Thanks for your comments – we’ve got lots more detail about the investigation coming out this weekend, including the names of the companies we tested and what each was doing wrong. It’s not a rosy picture…

Guest

I’m really glad you’re looking into this Martyn.

I feel like Pay Day loan shops have a sinister presence on high streets, cropping up where other businesses have closed down and unemployment is on the rise. I must admit this photo taken close to where I live was not as distressing as some of the other post-riot London images: http://www.flickr.com/photos/sarflondondunc/6026068592/

Guest
Duncan Andrew says:
22 September 2011

You have missed a significant point. 4 million people a year use unauthorised bank overdrafts. With new transparent pricing, costs are £5 or £6 a day. So borrow £100 from a payday lender over 30 days and you pay back between £110 and £130 (depending on where you borrow). Have a £100 unauthorised overdraft for 30 days and you pay back between £250 and £280. For managing short term cashflow, payday loans work well for most people and are MUCH cheaper than the overdraft alternative.

Guest

Hi Duncan – I agree that unauthorised overdrafts can be hugely expensive. We’ve got some more research coming out over the weekend showing the cost of borrowing through a payday loan company, authorised overdraft and unauthorised overdraft – as you’d expect, it makes a huge difference which bank you have your current account with.

Guest
steve perry says:
22 September 2011

Duncan – I believe you are over stating the significance of unauthorised bank overdrafts, it is the same trick other representatives of the payday loan industry have used time and time again. Who is suggesting that people take out payday loans to prevent bank charges? Many of the so called emergency situations involve paying out for vet bills and small holidays etc, which wouldnt necessarily put a person overdrawn. I took my first payday loan to cover a small holiday, had nothing to do with the banks. Also have to disagree with the figures stated. The industry claims people borrow for around 2 weeks on average, so based on your theory people borrow this money to prevent being in an unauthorised overdraft for 2 weeks. Do the maths, have an unplanned overdraft for 14 days and it will cost around 120 pound – less than your payday loan. Would you like me to discuss borrowing 200 pound from a payday lender, and the interest on that? 300, 500?? 750 even. I think not.

Guest

I have read that many people who use overdrafts and loans or have large credit card balances have plenty of money in savings accounts. It would be better to keep money in a current account. This could avoid huge interest charges and the interest rates on savings accounts are not very good at present.

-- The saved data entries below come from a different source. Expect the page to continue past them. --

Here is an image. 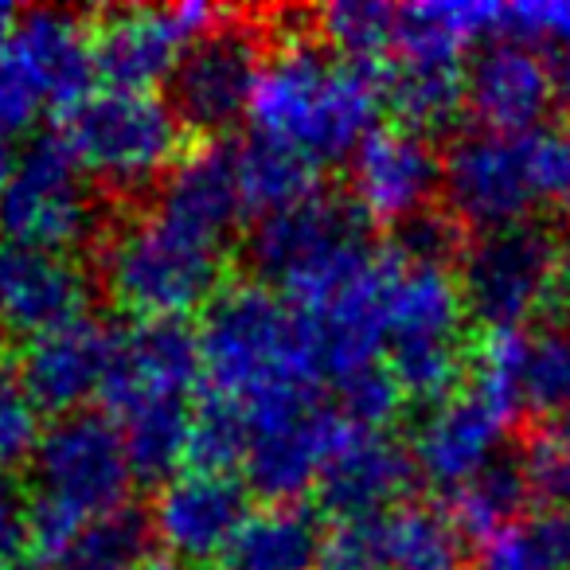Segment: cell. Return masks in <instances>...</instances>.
Instances as JSON below:
<instances>
[{"mask_svg": "<svg viewBox=\"0 0 570 570\" xmlns=\"http://www.w3.org/2000/svg\"><path fill=\"white\" fill-rule=\"evenodd\" d=\"M535 207L570 219V126H543L523 134Z\"/></svg>", "mask_w": 570, "mask_h": 570, "instance_id": "e575fe53", "label": "cell"}, {"mask_svg": "<svg viewBox=\"0 0 570 570\" xmlns=\"http://www.w3.org/2000/svg\"><path fill=\"white\" fill-rule=\"evenodd\" d=\"M476 387L512 419H562L570 411V321L547 317L489 333L476 356Z\"/></svg>", "mask_w": 570, "mask_h": 570, "instance_id": "4fadbf2b", "label": "cell"}, {"mask_svg": "<svg viewBox=\"0 0 570 570\" xmlns=\"http://www.w3.org/2000/svg\"><path fill=\"white\" fill-rule=\"evenodd\" d=\"M12 168H17V157H12V145L4 141V137H0V196H4V188H9Z\"/></svg>", "mask_w": 570, "mask_h": 570, "instance_id": "ab89813d", "label": "cell"}, {"mask_svg": "<svg viewBox=\"0 0 570 570\" xmlns=\"http://www.w3.org/2000/svg\"><path fill=\"white\" fill-rule=\"evenodd\" d=\"M473 570H570V508H543L481 543Z\"/></svg>", "mask_w": 570, "mask_h": 570, "instance_id": "f546056e", "label": "cell"}, {"mask_svg": "<svg viewBox=\"0 0 570 570\" xmlns=\"http://www.w3.org/2000/svg\"><path fill=\"white\" fill-rule=\"evenodd\" d=\"M36 547L32 492L12 476H0V570H20Z\"/></svg>", "mask_w": 570, "mask_h": 570, "instance_id": "74e56055", "label": "cell"}, {"mask_svg": "<svg viewBox=\"0 0 570 570\" xmlns=\"http://www.w3.org/2000/svg\"><path fill=\"white\" fill-rule=\"evenodd\" d=\"M235 165H238L243 204H246V212H254V215L282 212V207L297 204V199L317 191V184H313L317 168L305 165L297 153L282 149V145L262 141V137H250V141L235 145Z\"/></svg>", "mask_w": 570, "mask_h": 570, "instance_id": "4dcf8cb0", "label": "cell"}, {"mask_svg": "<svg viewBox=\"0 0 570 570\" xmlns=\"http://www.w3.org/2000/svg\"><path fill=\"white\" fill-rule=\"evenodd\" d=\"M212 4H165V9H114L95 24V71L114 90L153 95L180 67L184 51L219 24Z\"/></svg>", "mask_w": 570, "mask_h": 570, "instance_id": "7c38bea8", "label": "cell"}, {"mask_svg": "<svg viewBox=\"0 0 570 570\" xmlns=\"http://www.w3.org/2000/svg\"><path fill=\"white\" fill-rule=\"evenodd\" d=\"M59 134L67 137L90 184L114 196L165 184L184 145V126L168 98L114 87L90 90L75 110H67Z\"/></svg>", "mask_w": 570, "mask_h": 570, "instance_id": "ba28073f", "label": "cell"}, {"mask_svg": "<svg viewBox=\"0 0 570 570\" xmlns=\"http://www.w3.org/2000/svg\"><path fill=\"white\" fill-rule=\"evenodd\" d=\"M204 380L196 328L184 321H137L114 344L106 406L110 419L153 403H188V391Z\"/></svg>", "mask_w": 570, "mask_h": 570, "instance_id": "ffe728a7", "label": "cell"}, {"mask_svg": "<svg viewBox=\"0 0 570 570\" xmlns=\"http://www.w3.org/2000/svg\"><path fill=\"white\" fill-rule=\"evenodd\" d=\"M246 450H250V419H246L243 406L215 395H207L199 406H191L188 469L230 473V469L246 461Z\"/></svg>", "mask_w": 570, "mask_h": 570, "instance_id": "d6a6232c", "label": "cell"}, {"mask_svg": "<svg viewBox=\"0 0 570 570\" xmlns=\"http://www.w3.org/2000/svg\"><path fill=\"white\" fill-rule=\"evenodd\" d=\"M348 422L336 406L305 403L250 419V450H246V484L266 504H297L317 489L321 473L348 438Z\"/></svg>", "mask_w": 570, "mask_h": 570, "instance_id": "9a60e30c", "label": "cell"}, {"mask_svg": "<svg viewBox=\"0 0 570 570\" xmlns=\"http://www.w3.org/2000/svg\"><path fill=\"white\" fill-rule=\"evenodd\" d=\"M453 250H458V223L450 215H422V219L406 223L399 227V250L403 258H414V262H450Z\"/></svg>", "mask_w": 570, "mask_h": 570, "instance_id": "f35d334b", "label": "cell"}, {"mask_svg": "<svg viewBox=\"0 0 570 570\" xmlns=\"http://www.w3.org/2000/svg\"><path fill=\"white\" fill-rule=\"evenodd\" d=\"M114 344H118V333L95 313H87L71 325L28 341L17 364L20 380L40 411L56 414V419L79 414L87 411L90 399L106 391Z\"/></svg>", "mask_w": 570, "mask_h": 570, "instance_id": "44dd1931", "label": "cell"}, {"mask_svg": "<svg viewBox=\"0 0 570 570\" xmlns=\"http://www.w3.org/2000/svg\"><path fill=\"white\" fill-rule=\"evenodd\" d=\"M48 98H43L36 75L28 71L24 59L12 51V43L0 48V137L9 141L17 134H28V129L40 121V114H48Z\"/></svg>", "mask_w": 570, "mask_h": 570, "instance_id": "8d00e7d4", "label": "cell"}, {"mask_svg": "<svg viewBox=\"0 0 570 570\" xmlns=\"http://www.w3.org/2000/svg\"><path fill=\"white\" fill-rule=\"evenodd\" d=\"M461 302L489 333L547 321L570 294V246L547 223H515L476 235L461 250Z\"/></svg>", "mask_w": 570, "mask_h": 570, "instance_id": "52a82bcc", "label": "cell"}, {"mask_svg": "<svg viewBox=\"0 0 570 570\" xmlns=\"http://www.w3.org/2000/svg\"><path fill=\"white\" fill-rule=\"evenodd\" d=\"M383 87L375 67H360L309 40H289L266 56L250 102L254 137L297 153L305 165H336L375 134Z\"/></svg>", "mask_w": 570, "mask_h": 570, "instance_id": "7a4b0ae2", "label": "cell"}, {"mask_svg": "<svg viewBox=\"0 0 570 570\" xmlns=\"http://www.w3.org/2000/svg\"><path fill=\"white\" fill-rule=\"evenodd\" d=\"M387 570H458L461 531L450 512L430 504H399L380 515Z\"/></svg>", "mask_w": 570, "mask_h": 570, "instance_id": "83f0119b", "label": "cell"}, {"mask_svg": "<svg viewBox=\"0 0 570 570\" xmlns=\"http://www.w3.org/2000/svg\"><path fill=\"white\" fill-rule=\"evenodd\" d=\"M364 223L352 199L317 188L282 212L258 215L246 258L262 285L289 297L297 309H313L375 262Z\"/></svg>", "mask_w": 570, "mask_h": 570, "instance_id": "8992f818", "label": "cell"}, {"mask_svg": "<svg viewBox=\"0 0 570 570\" xmlns=\"http://www.w3.org/2000/svg\"><path fill=\"white\" fill-rule=\"evenodd\" d=\"M508 426H512V414L473 383V387L426 406L411 438L414 469L434 489H445L453 497L473 476L497 465L508 442Z\"/></svg>", "mask_w": 570, "mask_h": 570, "instance_id": "ac0fdd59", "label": "cell"}, {"mask_svg": "<svg viewBox=\"0 0 570 570\" xmlns=\"http://www.w3.org/2000/svg\"><path fill=\"white\" fill-rule=\"evenodd\" d=\"M134 481L126 442L110 414L79 411L43 426L32 458L36 547H63L90 523L126 512Z\"/></svg>", "mask_w": 570, "mask_h": 570, "instance_id": "277c9868", "label": "cell"}, {"mask_svg": "<svg viewBox=\"0 0 570 570\" xmlns=\"http://www.w3.org/2000/svg\"><path fill=\"white\" fill-rule=\"evenodd\" d=\"M348 188L367 223L406 227L434 212L442 196V153L419 129L380 126L352 153Z\"/></svg>", "mask_w": 570, "mask_h": 570, "instance_id": "2e32d148", "label": "cell"}, {"mask_svg": "<svg viewBox=\"0 0 570 570\" xmlns=\"http://www.w3.org/2000/svg\"><path fill=\"white\" fill-rule=\"evenodd\" d=\"M36 399L28 395L20 367L0 356V476H12L20 465H32L36 445L43 438V419Z\"/></svg>", "mask_w": 570, "mask_h": 570, "instance_id": "836d02e7", "label": "cell"}, {"mask_svg": "<svg viewBox=\"0 0 570 570\" xmlns=\"http://www.w3.org/2000/svg\"><path fill=\"white\" fill-rule=\"evenodd\" d=\"M325 531L309 504H262L223 554V570H321Z\"/></svg>", "mask_w": 570, "mask_h": 570, "instance_id": "d4e9b609", "label": "cell"}, {"mask_svg": "<svg viewBox=\"0 0 570 570\" xmlns=\"http://www.w3.org/2000/svg\"><path fill=\"white\" fill-rule=\"evenodd\" d=\"M559 82H562V98H570V56H562V67H559Z\"/></svg>", "mask_w": 570, "mask_h": 570, "instance_id": "b9f144b4", "label": "cell"}, {"mask_svg": "<svg viewBox=\"0 0 570 570\" xmlns=\"http://www.w3.org/2000/svg\"><path fill=\"white\" fill-rule=\"evenodd\" d=\"M90 282L87 266L75 254L32 250V246L0 243V333L36 341L87 317Z\"/></svg>", "mask_w": 570, "mask_h": 570, "instance_id": "d6986e66", "label": "cell"}, {"mask_svg": "<svg viewBox=\"0 0 570 570\" xmlns=\"http://www.w3.org/2000/svg\"><path fill=\"white\" fill-rule=\"evenodd\" d=\"M535 497L531 481L523 473L520 458H500L497 465H489L481 476L453 492L450 500V520L458 523L461 535L473 539H492L497 531H504L508 523L523 520V508Z\"/></svg>", "mask_w": 570, "mask_h": 570, "instance_id": "f1b7e54d", "label": "cell"}, {"mask_svg": "<svg viewBox=\"0 0 570 570\" xmlns=\"http://www.w3.org/2000/svg\"><path fill=\"white\" fill-rule=\"evenodd\" d=\"M98 191L63 134H40L0 196V243L75 254L98 243Z\"/></svg>", "mask_w": 570, "mask_h": 570, "instance_id": "9c48e42d", "label": "cell"}, {"mask_svg": "<svg viewBox=\"0 0 570 570\" xmlns=\"http://www.w3.org/2000/svg\"><path fill=\"white\" fill-rule=\"evenodd\" d=\"M137 570H180V567H176V562H168V559H145Z\"/></svg>", "mask_w": 570, "mask_h": 570, "instance_id": "7bdbcfd3", "label": "cell"}, {"mask_svg": "<svg viewBox=\"0 0 570 570\" xmlns=\"http://www.w3.org/2000/svg\"><path fill=\"white\" fill-rule=\"evenodd\" d=\"M250 512L246 484L235 473L184 469L157 489L149 535L176 567H212L223 562Z\"/></svg>", "mask_w": 570, "mask_h": 570, "instance_id": "5bb4252c", "label": "cell"}, {"mask_svg": "<svg viewBox=\"0 0 570 570\" xmlns=\"http://www.w3.org/2000/svg\"><path fill=\"white\" fill-rule=\"evenodd\" d=\"M414 476L411 450L387 438L383 430H348L341 450L325 465L317 481V500L325 512L341 520H364V515H383L391 508L406 504Z\"/></svg>", "mask_w": 570, "mask_h": 570, "instance_id": "7402d4cb", "label": "cell"}, {"mask_svg": "<svg viewBox=\"0 0 570 570\" xmlns=\"http://www.w3.org/2000/svg\"><path fill=\"white\" fill-rule=\"evenodd\" d=\"M442 199L445 215L458 227H473L476 235L528 223L535 212V191L523 137L484 129L458 137L442 153Z\"/></svg>", "mask_w": 570, "mask_h": 570, "instance_id": "8fae6325", "label": "cell"}, {"mask_svg": "<svg viewBox=\"0 0 570 570\" xmlns=\"http://www.w3.org/2000/svg\"><path fill=\"white\" fill-rule=\"evenodd\" d=\"M145 543H149V520L126 508L90 523L71 543L40 551L20 570H137L145 562Z\"/></svg>", "mask_w": 570, "mask_h": 570, "instance_id": "4316f807", "label": "cell"}, {"mask_svg": "<svg viewBox=\"0 0 570 570\" xmlns=\"http://www.w3.org/2000/svg\"><path fill=\"white\" fill-rule=\"evenodd\" d=\"M262 67L266 51L258 28L219 20L184 51L180 67L168 79V106L191 134H223L235 121L250 118Z\"/></svg>", "mask_w": 570, "mask_h": 570, "instance_id": "30bf717a", "label": "cell"}, {"mask_svg": "<svg viewBox=\"0 0 570 570\" xmlns=\"http://www.w3.org/2000/svg\"><path fill=\"white\" fill-rule=\"evenodd\" d=\"M121 442L137 481H173L188 469L191 450V406L188 403H153L118 414Z\"/></svg>", "mask_w": 570, "mask_h": 570, "instance_id": "484cf974", "label": "cell"}, {"mask_svg": "<svg viewBox=\"0 0 570 570\" xmlns=\"http://www.w3.org/2000/svg\"><path fill=\"white\" fill-rule=\"evenodd\" d=\"M559 98V67L515 36L484 40L465 63V106L484 134H535Z\"/></svg>", "mask_w": 570, "mask_h": 570, "instance_id": "e0dca14e", "label": "cell"}, {"mask_svg": "<svg viewBox=\"0 0 570 570\" xmlns=\"http://www.w3.org/2000/svg\"><path fill=\"white\" fill-rule=\"evenodd\" d=\"M12 51L36 75L51 110H75L90 95L95 71V24L67 9H32L20 12L12 32Z\"/></svg>", "mask_w": 570, "mask_h": 570, "instance_id": "603a6c76", "label": "cell"}, {"mask_svg": "<svg viewBox=\"0 0 570 570\" xmlns=\"http://www.w3.org/2000/svg\"><path fill=\"white\" fill-rule=\"evenodd\" d=\"M20 24V12L12 9V4H0V48L12 40V32H17Z\"/></svg>", "mask_w": 570, "mask_h": 570, "instance_id": "60d3db41", "label": "cell"}, {"mask_svg": "<svg viewBox=\"0 0 570 570\" xmlns=\"http://www.w3.org/2000/svg\"><path fill=\"white\" fill-rule=\"evenodd\" d=\"M520 461L535 497H543L551 508H570V411L547 422Z\"/></svg>", "mask_w": 570, "mask_h": 570, "instance_id": "d590c367", "label": "cell"}, {"mask_svg": "<svg viewBox=\"0 0 570 570\" xmlns=\"http://www.w3.org/2000/svg\"><path fill=\"white\" fill-rule=\"evenodd\" d=\"M465 302L461 285L442 262H414L391 250L387 289H383V336L387 372L403 399L442 403L458 395L469 367Z\"/></svg>", "mask_w": 570, "mask_h": 570, "instance_id": "5b68a950", "label": "cell"}, {"mask_svg": "<svg viewBox=\"0 0 570 570\" xmlns=\"http://www.w3.org/2000/svg\"><path fill=\"white\" fill-rule=\"evenodd\" d=\"M196 341L207 395L243 406L246 419L321 403L328 387L309 317L262 282L227 285L204 309Z\"/></svg>", "mask_w": 570, "mask_h": 570, "instance_id": "6da1fadb", "label": "cell"}, {"mask_svg": "<svg viewBox=\"0 0 570 570\" xmlns=\"http://www.w3.org/2000/svg\"><path fill=\"white\" fill-rule=\"evenodd\" d=\"M399 20H403V9L383 4V0H336L317 12L325 48L348 63L375 67V71H380V59H391L395 51Z\"/></svg>", "mask_w": 570, "mask_h": 570, "instance_id": "1f68e13d", "label": "cell"}, {"mask_svg": "<svg viewBox=\"0 0 570 570\" xmlns=\"http://www.w3.org/2000/svg\"><path fill=\"white\" fill-rule=\"evenodd\" d=\"M153 207L165 212L168 219L191 227L196 235L227 246L238 219L246 215L243 188H238L235 145L230 149L227 145H204L196 153H184L173 173L165 176Z\"/></svg>", "mask_w": 570, "mask_h": 570, "instance_id": "cb8c5ba5", "label": "cell"}, {"mask_svg": "<svg viewBox=\"0 0 570 570\" xmlns=\"http://www.w3.org/2000/svg\"><path fill=\"white\" fill-rule=\"evenodd\" d=\"M227 246L165 212L129 215L98 238V285L137 321H184L223 294Z\"/></svg>", "mask_w": 570, "mask_h": 570, "instance_id": "3957f363", "label": "cell"}]
</instances>
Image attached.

Payday Loans claim to be the “Consumer Friendly Lender”. Their website says: “Representative APR 1737% (variable*)” That does not seem very consumer friendly. 🙂

Guest
Stuart says:
22 September 2011

These loans are not compulsory. Why is it assumed that none of these borrowers knows what they are doing. A+B-A etc sounds like it would take a bit of planning. Like most products Which? tests, they only work if used properly.

Guest
Duncan Andrew says:
22 September 2011

Have the businesses you are to feature been given an opportunity to respond to the assertions made, and will you be publishing what they have to say?